Nas eleições presidenciais passadas vários exemplos de
invasão de privacidade vieram à tona, quando sugiram comentários sobre a
construção de um dossiê com dados pessoais de familiares de um dos candidatos a
presidente da Republica e o fato de que funcionários da receita federal estavam
tendo acesso às informações pessoais dos contribuintes brasileiros. Neste caso,
o próprio governo, a exemplo das ditaduras totalitárias, utilizou as TICs para
invadir a privacidade de cidadãos brasileiros. Em recente texto sobre as TICs e
direitos humanos no Brasil, publicado pela Revista Internacional de Tecnologias
de Informação e Desenvolvimento Humano,
tratamos dos riscos e efeitos maléficos de uma ditadura invisível de
investigação eletrônica (http://www.igi-global.com/article/ict-human-rights-brazil/65756).

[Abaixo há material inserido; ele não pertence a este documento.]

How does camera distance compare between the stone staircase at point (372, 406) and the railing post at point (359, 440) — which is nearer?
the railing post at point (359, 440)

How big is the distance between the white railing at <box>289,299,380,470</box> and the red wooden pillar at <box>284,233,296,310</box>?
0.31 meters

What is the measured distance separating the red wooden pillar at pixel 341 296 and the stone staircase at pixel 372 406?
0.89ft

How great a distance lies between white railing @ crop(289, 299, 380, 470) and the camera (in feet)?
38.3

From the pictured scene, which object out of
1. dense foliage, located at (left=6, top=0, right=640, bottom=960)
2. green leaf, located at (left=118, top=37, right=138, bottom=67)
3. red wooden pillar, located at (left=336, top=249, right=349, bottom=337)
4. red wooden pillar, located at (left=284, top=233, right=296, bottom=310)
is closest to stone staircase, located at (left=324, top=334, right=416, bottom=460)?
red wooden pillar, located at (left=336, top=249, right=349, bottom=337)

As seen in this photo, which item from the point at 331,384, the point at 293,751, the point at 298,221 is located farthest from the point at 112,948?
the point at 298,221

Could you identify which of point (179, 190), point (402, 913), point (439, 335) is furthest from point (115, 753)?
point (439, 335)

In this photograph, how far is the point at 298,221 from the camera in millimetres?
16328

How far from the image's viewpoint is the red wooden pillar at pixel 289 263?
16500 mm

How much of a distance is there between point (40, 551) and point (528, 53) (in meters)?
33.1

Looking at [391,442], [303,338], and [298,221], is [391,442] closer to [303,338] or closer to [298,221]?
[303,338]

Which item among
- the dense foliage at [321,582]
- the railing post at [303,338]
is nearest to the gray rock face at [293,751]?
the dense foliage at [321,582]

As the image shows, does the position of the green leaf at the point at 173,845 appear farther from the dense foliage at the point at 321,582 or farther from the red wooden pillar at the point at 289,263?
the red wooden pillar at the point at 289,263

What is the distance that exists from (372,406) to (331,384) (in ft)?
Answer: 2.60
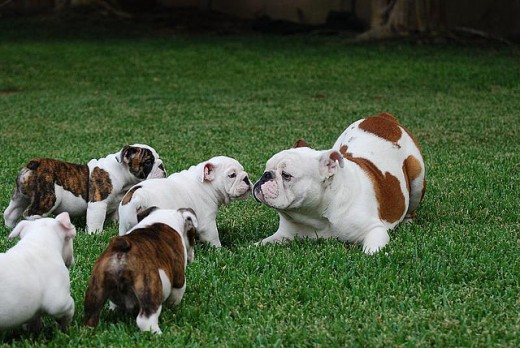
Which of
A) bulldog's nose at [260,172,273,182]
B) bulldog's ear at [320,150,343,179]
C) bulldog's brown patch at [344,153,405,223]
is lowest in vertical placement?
bulldog's brown patch at [344,153,405,223]

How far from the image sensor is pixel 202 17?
27.5 m

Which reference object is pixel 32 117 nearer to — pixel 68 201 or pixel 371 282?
pixel 68 201

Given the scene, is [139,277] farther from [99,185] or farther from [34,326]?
[99,185]

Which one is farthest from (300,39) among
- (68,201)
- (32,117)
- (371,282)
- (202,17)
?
(371,282)

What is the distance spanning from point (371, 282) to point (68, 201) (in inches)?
117

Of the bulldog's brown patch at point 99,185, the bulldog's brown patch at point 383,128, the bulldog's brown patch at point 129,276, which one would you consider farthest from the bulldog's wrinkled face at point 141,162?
the bulldog's brown patch at point 129,276

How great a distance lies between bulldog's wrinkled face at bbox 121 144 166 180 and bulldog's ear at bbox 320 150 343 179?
1635mm

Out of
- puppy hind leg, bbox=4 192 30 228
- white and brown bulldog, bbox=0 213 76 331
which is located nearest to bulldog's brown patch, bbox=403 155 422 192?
puppy hind leg, bbox=4 192 30 228

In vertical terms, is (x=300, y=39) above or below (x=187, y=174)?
below

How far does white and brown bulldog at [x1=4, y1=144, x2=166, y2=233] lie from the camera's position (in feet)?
24.9

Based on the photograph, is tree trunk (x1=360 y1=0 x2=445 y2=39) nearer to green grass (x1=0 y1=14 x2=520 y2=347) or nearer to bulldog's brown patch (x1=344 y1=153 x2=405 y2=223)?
Answer: green grass (x1=0 y1=14 x2=520 y2=347)

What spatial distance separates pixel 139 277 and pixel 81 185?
3.13 m

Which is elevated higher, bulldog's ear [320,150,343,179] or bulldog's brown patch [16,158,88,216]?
bulldog's ear [320,150,343,179]

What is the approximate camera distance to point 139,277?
189 inches
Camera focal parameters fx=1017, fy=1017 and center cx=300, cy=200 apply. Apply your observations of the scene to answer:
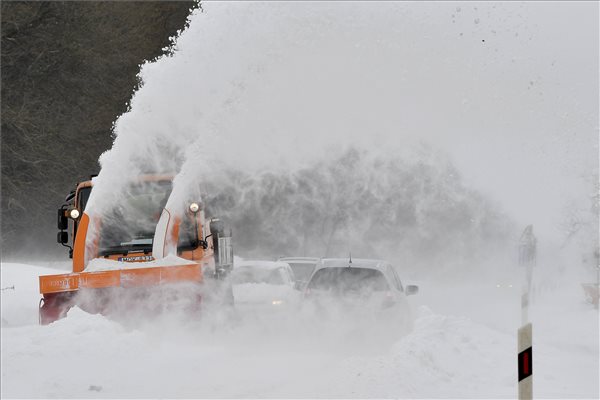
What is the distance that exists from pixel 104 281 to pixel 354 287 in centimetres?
364

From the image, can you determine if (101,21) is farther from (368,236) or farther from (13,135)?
(368,236)

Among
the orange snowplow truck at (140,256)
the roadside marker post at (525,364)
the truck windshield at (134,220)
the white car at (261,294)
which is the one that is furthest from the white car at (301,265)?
the roadside marker post at (525,364)

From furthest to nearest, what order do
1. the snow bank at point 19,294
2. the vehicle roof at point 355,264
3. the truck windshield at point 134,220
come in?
the snow bank at point 19,294, the vehicle roof at point 355,264, the truck windshield at point 134,220

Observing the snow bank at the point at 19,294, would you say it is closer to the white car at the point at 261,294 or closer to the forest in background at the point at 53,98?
the white car at the point at 261,294

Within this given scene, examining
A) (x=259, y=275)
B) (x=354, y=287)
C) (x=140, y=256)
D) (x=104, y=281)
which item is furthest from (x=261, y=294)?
(x=104, y=281)

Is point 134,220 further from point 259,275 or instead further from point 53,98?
point 53,98

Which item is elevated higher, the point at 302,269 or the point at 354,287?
the point at 354,287

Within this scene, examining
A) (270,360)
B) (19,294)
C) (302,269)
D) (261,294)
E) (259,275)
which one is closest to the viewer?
(270,360)

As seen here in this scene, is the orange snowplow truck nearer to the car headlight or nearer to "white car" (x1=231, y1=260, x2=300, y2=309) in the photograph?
the car headlight

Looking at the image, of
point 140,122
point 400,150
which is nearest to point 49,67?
point 400,150

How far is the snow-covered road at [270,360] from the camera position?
972 cm

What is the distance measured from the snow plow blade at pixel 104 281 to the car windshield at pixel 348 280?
2.53 meters

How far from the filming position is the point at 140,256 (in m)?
13.1

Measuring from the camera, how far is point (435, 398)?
9578mm
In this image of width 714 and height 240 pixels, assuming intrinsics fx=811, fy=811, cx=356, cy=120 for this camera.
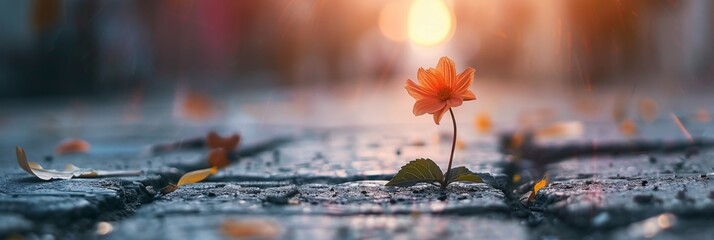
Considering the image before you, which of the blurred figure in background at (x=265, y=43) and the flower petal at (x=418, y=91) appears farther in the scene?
the blurred figure in background at (x=265, y=43)

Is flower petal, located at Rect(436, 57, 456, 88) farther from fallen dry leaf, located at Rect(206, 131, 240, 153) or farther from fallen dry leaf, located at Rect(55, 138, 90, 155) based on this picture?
fallen dry leaf, located at Rect(55, 138, 90, 155)

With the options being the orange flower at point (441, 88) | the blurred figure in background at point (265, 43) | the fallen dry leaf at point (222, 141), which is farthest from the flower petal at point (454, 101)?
the blurred figure in background at point (265, 43)

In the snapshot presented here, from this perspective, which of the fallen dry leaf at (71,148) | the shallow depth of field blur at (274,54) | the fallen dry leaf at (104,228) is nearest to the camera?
the fallen dry leaf at (104,228)

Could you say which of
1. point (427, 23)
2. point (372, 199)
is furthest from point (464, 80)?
point (427, 23)

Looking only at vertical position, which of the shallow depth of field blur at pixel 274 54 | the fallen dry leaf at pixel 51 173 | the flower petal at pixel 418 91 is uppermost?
the shallow depth of field blur at pixel 274 54

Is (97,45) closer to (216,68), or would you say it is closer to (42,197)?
(216,68)

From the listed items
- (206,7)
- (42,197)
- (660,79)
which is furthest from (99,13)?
(42,197)

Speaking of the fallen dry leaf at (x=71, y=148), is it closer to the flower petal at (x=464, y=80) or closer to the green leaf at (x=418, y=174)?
the green leaf at (x=418, y=174)
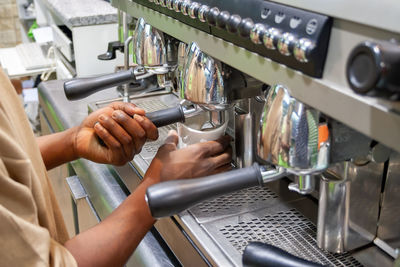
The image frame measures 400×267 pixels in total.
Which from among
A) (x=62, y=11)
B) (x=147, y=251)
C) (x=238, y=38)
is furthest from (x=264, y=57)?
(x=62, y=11)

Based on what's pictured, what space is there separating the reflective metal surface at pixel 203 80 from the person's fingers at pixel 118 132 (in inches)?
6.5

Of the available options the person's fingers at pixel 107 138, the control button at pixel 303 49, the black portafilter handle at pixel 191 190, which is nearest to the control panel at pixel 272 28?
the control button at pixel 303 49

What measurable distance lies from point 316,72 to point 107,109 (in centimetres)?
47

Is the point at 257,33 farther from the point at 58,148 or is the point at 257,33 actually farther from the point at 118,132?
the point at 58,148

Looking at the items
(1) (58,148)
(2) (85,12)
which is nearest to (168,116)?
(1) (58,148)

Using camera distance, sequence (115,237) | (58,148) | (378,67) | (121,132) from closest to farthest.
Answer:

Esta decisão da nossa Corte de Justiça está em
sintonia com o que vem acontecendo nas democracias mais avançadas, ao recorrer
a nossa constituição e demonstrar que “A remuneração dos agentes públicos
constitui informação de interesse coletivo ou geral". A decisão do
Ministro Carlos Ayres Brito não se diferencia de decisão tomada, há poucos anos,
pela Suprema Corte de Justiça da California, quando determinou que a informação
sobre o salário do servidor público constitui um registro público, ou seja, é
uma informação pública. Para aquela Suprema Corte, a expectativa individual de
privacidade de salários ganhos na administração pública é significantemente
menor do que a expectativa de privacidade em relação a salários ganhos no setor
privado.
A divulgação de salários dos servidores públicos deve
ser feita no sentido de enfatizar estas desigualdades, considerando ainda inúmeros
exemplos de nepotismo, favoritismo, corrupção e a má gestão financeira na
administração pública. É lamentável, por exemplo, que um professor com formação
acadêmica, em nível de doutorado, receba menos do que muitos servidores
públicos apenas com curso de graduação. A exemplo de outros países, a
divulgação de salários dos servidores públicos só tem sentido se for enfatizado
aqueles que ganham acima do normal. Se existe um teto máximo, na forma da lei,
como justificar o salário daqueles que estão ganhando acima deste teto? Se a
lei permite acumulação de salários e aposentadorias e o montante excede o valor
do teto máximo, que isto seja bem explicitado para a sociedade, até para se
evitar julgamentos indevidos.
Não se sabe até quando a sociedade vai poder conter a
sua indignação diante dos altos salários pagos a alguns servidores públicos, já
considerados pela imprensa nacional e internacional como sendo um roubo ao
contribuinte e parte de um crime organizado de raízes profundas, que se tornou
invisível durante anos, por conta da falta de transparência pública.